Герои обеих групп, конечно, были гротеском вненаходимости. Они важны для нас как наиболее яркие проявления общей тенденции формировать себя как субъекта вненаходимости,
которая в менее эксцентричных формах присутствовала в жизни большинства представителей последнего советского поколения. Возникновение Митьков, некрореалистов и подобных групп в конце 1970-х — начале 1980-х годов следует рассматривать как симптом сдвига всей советской системы в сторону нарастающей вненаходимости.
Ирония вненаходимости
В 1970-х — начале 1980-х годов ирония вненаходимости
широко распространилась по всей стране, став важной частью взаимоотношений человека с системой. У этой иронии даже появилось жаргонное название — стёб. Мы будем использовать этот термин именно в том первоначальном смысле, который он имел в 1970–1980-х годах. Стёб тогда обозначал ироничный жанр, который отличается от более знакомых жанров — насмешки, сарказма, издевки, юмора абсурда — тем, что в его основе лежит отношение сверхидентификации говорящего с объектом, на который эта ирония направлена. В результате подчас невозможно с уверенностью сказать, имеете ли вы дело с искренней поддержкой объекта, тонкой насмешкой над ним или странным сочетанием одного и другого[284].Подчас субъект стеба сам избегал проводить явную границу между этими, казалось бы, взаимоисключающими отношениями к объекту, удивительным образом сочетая в себе искреннюю поддержку с насмешкой, при этом не давая понять, как именно следует интерпретировать то, что он делает и говорит. Кроме процедуры сверхидентификации с авторитетным символом в основе иронии вненаходимости или стёба
лежала вторая процедура — деконтекстуализация{458} этого символа (помещение его в необычный контекст). Используя эти две процедуры, стёб сдвигал констатирующий смысл авторитетных текстов, ритуалов и образов, делая его непредсказуемым или вообще стирая его. Хорошо знакомый авторитетный символ вдруг начинал казаться непонятным, абсурдным или бессмысленным.Жанр иронии вненаходимости можно сравнить с другими видами иронии, появившейся в других исторических и культурных контекстах. Его родственником, например, является пародия на авторитетные символы, которая практиковалась во время средневековых карнавалов в христианской Европе. Эта пародия, как писал Михаил Бахтин, не носила «осознанный, критический и четко оппозиционный характер» по отношению к авторитетной власти, поскольку в ней была заключена не только насмешка над символами власти, но и их поддержка. Бахтин подчеркивал, что в Средние века «люди, создававшие необузданнейшие пародии на священные тексты и на церковный культ, часто были людьми, искренне этот культ принимавшими и служившими ему»{459}
. Об аналогичной динамике «государственного смеха», который не разрушает пародируемый объект, а, напротив, способствует его воспроизводству, писал Дмитрий Лихачев{460}. Однако, несмотря на эту похожесть, позднесоветский стёб отличался от иронии, о которой говорят Бахтин и Лихачев, тем, что он не являлся публично санкционированным ритуалом и не был ограничен пространственно-временными рамками карнавала.
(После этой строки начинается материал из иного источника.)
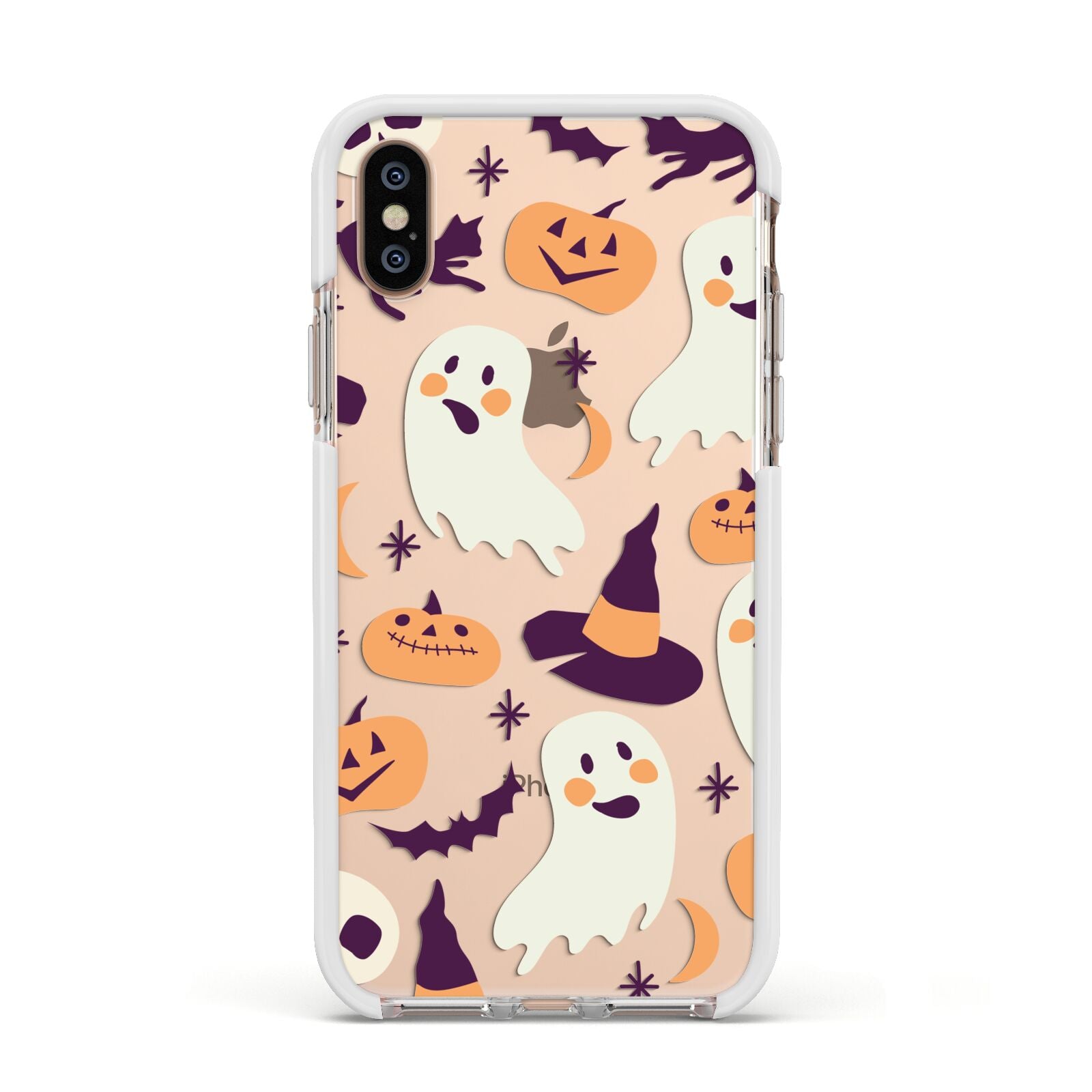 Cute Halloween Illustrations with Transparent Background Apple iPhone Xs Impact Case White Edge on Gold Phone
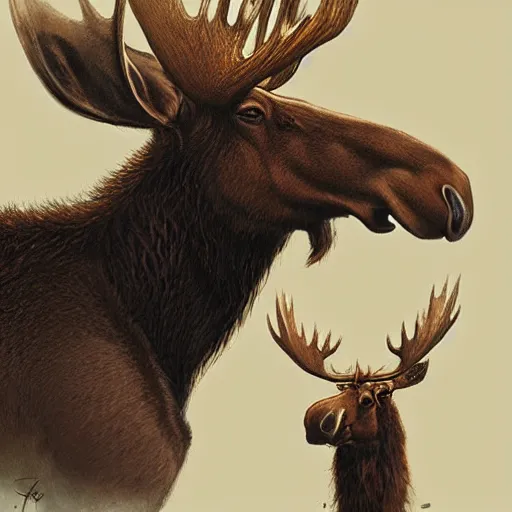 Prompt: moose animorph by greg rutkowski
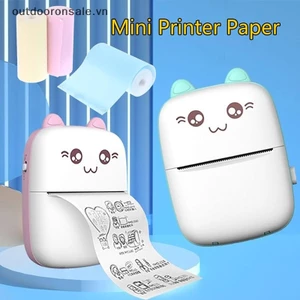 Máy in cầm tay 3 cuộn Giấy in nhãn nhiệt 57x25mm Nhãn dán DIY [VN]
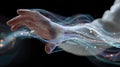 Hand interacting with glowing digital data streams, representing futuristic technology Royalty Free Stock Photo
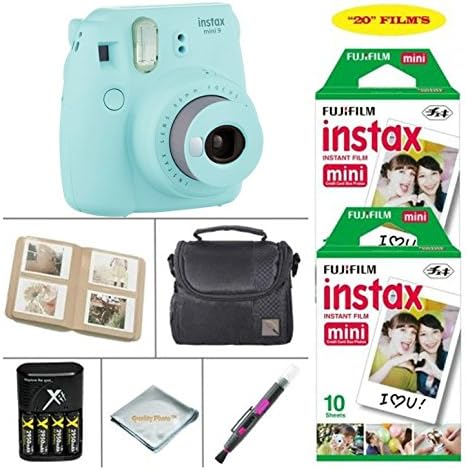Fujifilm Instax Mini 9 Instant Camera (Ice Blue) + Fujifilm Instax Instant Film 20 Sheets + 4 Batteries & Charger + Photo Album + Convenient Case + More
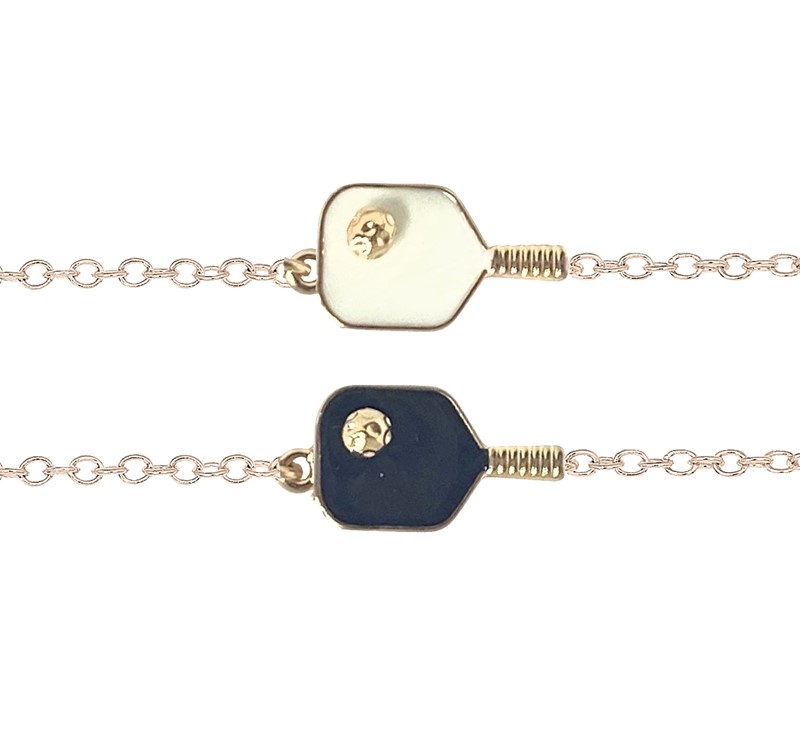 Enamel Pickle Ball Pendant Bracelet Assorted BR2688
Стёб функционировал постоянно и в широком спектре контекстов, подчас становясь повседневной эстетикой существования субъекта. Как мы видели на примере Митьков и некрореалистов, не совсем верно даже говорить об иронии вненаходимости как об особом художественном или языковом жанре, поскольку понятие жанра подразумевает, что он практикуется время от времени, в особых местах или текстах, а принцип ироничного отношения к реальности, практикуемого Митьками и некрореалистами, заключался в том, что его было не отделить от «обычной» жизни. Их ирония не была ограничена ритуальным временем, пространством или действием, а была частью субъектного существования как такового. Ее объектом были не отдельные символы или правила системы, а вся советская жизнь.По этим же причинам позднесоветская ирония вненаходимости не была настолько безобидной, как санкционированная и ограниченная карнавалом ирония. В отличие от последней позднесоветский стёб способствовал постепенному изменению символического порядка системы изнутри, его внутренней детерриториализации,
появлению в нем все новых зон и отношений вненаходимости. При этом он проводил эту работу незаметно и не аннонсируя ее как самоцель. А те, кто практиковал подобную эстетику взаимоотношений с системой, не говорили о своем желании ее таким образом подорвать. Напротив, они относились к политической проблематике как к «неинтересной» и, выражаясь языком Митьков, «никого не хотели победить». Этот вид ироничного отношения к действительности был проявлением не героической политики «нонконформизма»[285], а гораздо более опасной для системы политики вненаходимости[286].